Not only did the salesman like the idea, he submitted it to the company’s marketing people. When the product was launched it was called Doran’s Superior Lager and the promotional tagline was…wait for it: “It’s a natural!” Dad got no credit for his suggestion, but he was thrilled to know his idea had been a good one.

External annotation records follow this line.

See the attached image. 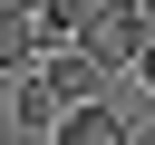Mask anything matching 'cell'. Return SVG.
Wrapping results in <instances>:
<instances>
[{
  "label": "cell",
  "instance_id": "obj_5",
  "mask_svg": "<svg viewBox=\"0 0 155 145\" xmlns=\"http://www.w3.org/2000/svg\"><path fill=\"white\" fill-rule=\"evenodd\" d=\"M0 68H39V19L29 10H0Z\"/></svg>",
  "mask_w": 155,
  "mask_h": 145
},
{
  "label": "cell",
  "instance_id": "obj_2",
  "mask_svg": "<svg viewBox=\"0 0 155 145\" xmlns=\"http://www.w3.org/2000/svg\"><path fill=\"white\" fill-rule=\"evenodd\" d=\"M39 77L58 87V106H97V87H107V68L87 48H39Z\"/></svg>",
  "mask_w": 155,
  "mask_h": 145
},
{
  "label": "cell",
  "instance_id": "obj_6",
  "mask_svg": "<svg viewBox=\"0 0 155 145\" xmlns=\"http://www.w3.org/2000/svg\"><path fill=\"white\" fill-rule=\"evenodd\" d=\"M0 10H29V19H39V10H48V0H0Z\"/></svg>",
  "mask_w": 155,
  "mask_h": 145
},
{
  "label": "cell",
  "instance_id": "obj_4",
  "mask_svg": "<svg viewBox=\"0 0 155 145\" xmlns=\"http://www.w3.org/2000/svg\"><path fill=\"white\" fill-rule=\"evenodd\" d=\"M10 116H19L29 135H58V126H68V106H58V87H48V77H19V106H10Z\"/></svg>",
  "mask_w": 155,
  "mask_h": 145
},
{
  "label": "cell",
  "instance_id": "obj_1",
  "mask_svg": "<svg viewBox=\"0 0 155 145\" xmlns=\"http://www.w3.org/2000/svg\"><path fill=\"white\" fill-rule=\"evenodd\" d=\"M97 68H145V48H155V10L145 0H107L97 19H87V39H78Z\"/></svg>",
  "mask_w": 155,
  "mask_h": 145
},
{
  "label": "cell",
  "instance_id": "obj_3",
  "mask_svg": "<svg viewBox=\"0 0 155 145\" xmlns=\"http://www.w3.org/2000/svg\"><path fill=\"white\" fill-rule=\"evenodd\" d=\"M48 145H136V135H126L116 106H68V126H58Z\"/></svg>",
  "mask_w": 155,
  "mask_h": 145
},
{
  "label": "cell",
  "instance_id": "obj_7",
  "mask_svg": "<svg viewBox=\"0 0 155 145\" xmlns=\"http://www.w3.org/2000/svg\"><path fill=\"white\" fill-rule=\"evenodd\" d=\"M145 87H155V48H145Z\"/></svg>",
  "mask_w": 155,
  "mask_h": 145
},
{
  "label": "cell",
  "instance_id": "obj_8",
  "mask_svg": "<svg viewBox=\"0 0 155 145\" xmlns=\"http://www.w3.org/2000/svg\"><path fill=\"white\" fill-rule=\"evenodd\" d=\"M145 10H155V0H145Z\"/></svg>",
  "mask_w": 155,
  "mask_h": 145
}]
</instances>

Flash forward to the spring of 1983 when I was freelancing for the Sudbury-based newspaper Northern Ontario Business. They were doing a special section entitled An Economic Report on Northern Ontario and engaged me to interview Northern Breweries Ltd. President Ross Eaket. During our chat, I asked Ross where the names of the various company products had come from. He replied proudly: “Our employees named them all!” He was shocked when I told him my story and pointed out that dad had never received any acknowledgement of his input.
The company president got up from behind his desk, told me he’d be back in a minute and returned with a two/four of Superior – asking me to give it to my dad with his compliments and adding: “It is the least we can do!”
As I carried the case of beer into the Douglas household on Pentagon Boulevard, I told my dad that at long last I could repay him for that beer he shared with me in the Helen Mine staff house some forty years before.